## EXERCISE PROMPT
Reproduce only this part of the listing: the line with "At what distance does tree", plus every line after it through the last.

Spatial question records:
/---

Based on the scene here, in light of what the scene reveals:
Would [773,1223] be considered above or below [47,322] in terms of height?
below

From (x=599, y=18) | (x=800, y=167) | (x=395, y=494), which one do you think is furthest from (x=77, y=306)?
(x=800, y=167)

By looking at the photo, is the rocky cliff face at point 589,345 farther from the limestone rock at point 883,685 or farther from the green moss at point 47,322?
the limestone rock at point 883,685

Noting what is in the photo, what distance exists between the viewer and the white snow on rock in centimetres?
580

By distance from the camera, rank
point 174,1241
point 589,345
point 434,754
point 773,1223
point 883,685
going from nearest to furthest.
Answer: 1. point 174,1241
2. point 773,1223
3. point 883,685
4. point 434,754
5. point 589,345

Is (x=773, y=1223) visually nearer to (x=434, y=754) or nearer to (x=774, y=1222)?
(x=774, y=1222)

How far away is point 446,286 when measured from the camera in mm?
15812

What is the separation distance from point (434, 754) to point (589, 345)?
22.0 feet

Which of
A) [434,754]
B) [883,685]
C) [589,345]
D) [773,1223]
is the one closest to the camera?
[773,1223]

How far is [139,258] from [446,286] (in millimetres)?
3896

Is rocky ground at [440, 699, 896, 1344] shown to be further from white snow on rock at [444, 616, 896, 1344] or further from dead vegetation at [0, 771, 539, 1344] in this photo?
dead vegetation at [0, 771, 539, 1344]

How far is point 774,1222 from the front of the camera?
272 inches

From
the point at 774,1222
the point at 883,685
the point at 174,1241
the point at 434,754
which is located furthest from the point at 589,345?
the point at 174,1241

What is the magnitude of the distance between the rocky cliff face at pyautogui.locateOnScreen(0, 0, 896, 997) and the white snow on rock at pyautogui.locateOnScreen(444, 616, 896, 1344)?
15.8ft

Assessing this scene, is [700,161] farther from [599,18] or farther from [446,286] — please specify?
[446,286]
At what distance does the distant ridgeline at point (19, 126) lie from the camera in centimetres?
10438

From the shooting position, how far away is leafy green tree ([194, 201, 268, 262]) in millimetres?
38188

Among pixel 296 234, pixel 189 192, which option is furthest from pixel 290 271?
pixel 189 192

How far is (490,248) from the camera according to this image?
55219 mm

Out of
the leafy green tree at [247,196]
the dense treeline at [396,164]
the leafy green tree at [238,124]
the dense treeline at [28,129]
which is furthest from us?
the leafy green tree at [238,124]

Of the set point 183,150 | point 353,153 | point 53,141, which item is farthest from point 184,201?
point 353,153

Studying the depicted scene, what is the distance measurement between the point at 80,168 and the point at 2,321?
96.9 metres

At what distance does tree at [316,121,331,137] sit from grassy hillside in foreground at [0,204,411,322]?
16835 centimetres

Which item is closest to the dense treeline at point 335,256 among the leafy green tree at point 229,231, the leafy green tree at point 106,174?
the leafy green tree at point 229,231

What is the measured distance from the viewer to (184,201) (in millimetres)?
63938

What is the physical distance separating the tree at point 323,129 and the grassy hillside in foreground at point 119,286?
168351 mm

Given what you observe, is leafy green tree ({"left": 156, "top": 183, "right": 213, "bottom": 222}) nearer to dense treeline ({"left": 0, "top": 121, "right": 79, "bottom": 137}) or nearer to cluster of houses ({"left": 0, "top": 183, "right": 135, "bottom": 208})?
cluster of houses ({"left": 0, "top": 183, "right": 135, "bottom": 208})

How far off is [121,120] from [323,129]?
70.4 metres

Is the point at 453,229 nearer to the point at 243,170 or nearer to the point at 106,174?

\---

## THE RESPONSE
At what distance does tree at [316,121,331,137] sit from grassy hillside in foreground at [0,204,411,322]?
16835 centimetres

Which item is closest to the dense treeline at point 335,256 among the leafy green tree at point 229,231, the leafy green tree at point 106,174?
the leafy green tree at point 229,231

What is the measured distance from the viewer to (184,201) (in millimetres)?
63938

What is the physical distance separating the tree at point 323,129 and the grassy hillside in foreground at point 119,286?
168351 mm

Given what you observe, is leafy green tree ({"left": 156, "top": 183, "right": 213, "bottom": 222}) nearer to dense treeline ({"left": 0, "top": 121, "right": 79, "bottom": 137}) or nearer to cluster of houses ({"left": 0, "top": 183, "right": 135, "bottom": 208})?
cluster of houses ({"left": 0, "top": 183, "right": 135, "bottom": 208})

How far off is [121,120] from [323,129]?
70.4 metres

Is the point at 453,229 nearer to the point at 243,170 or nearer to the point at 106,174?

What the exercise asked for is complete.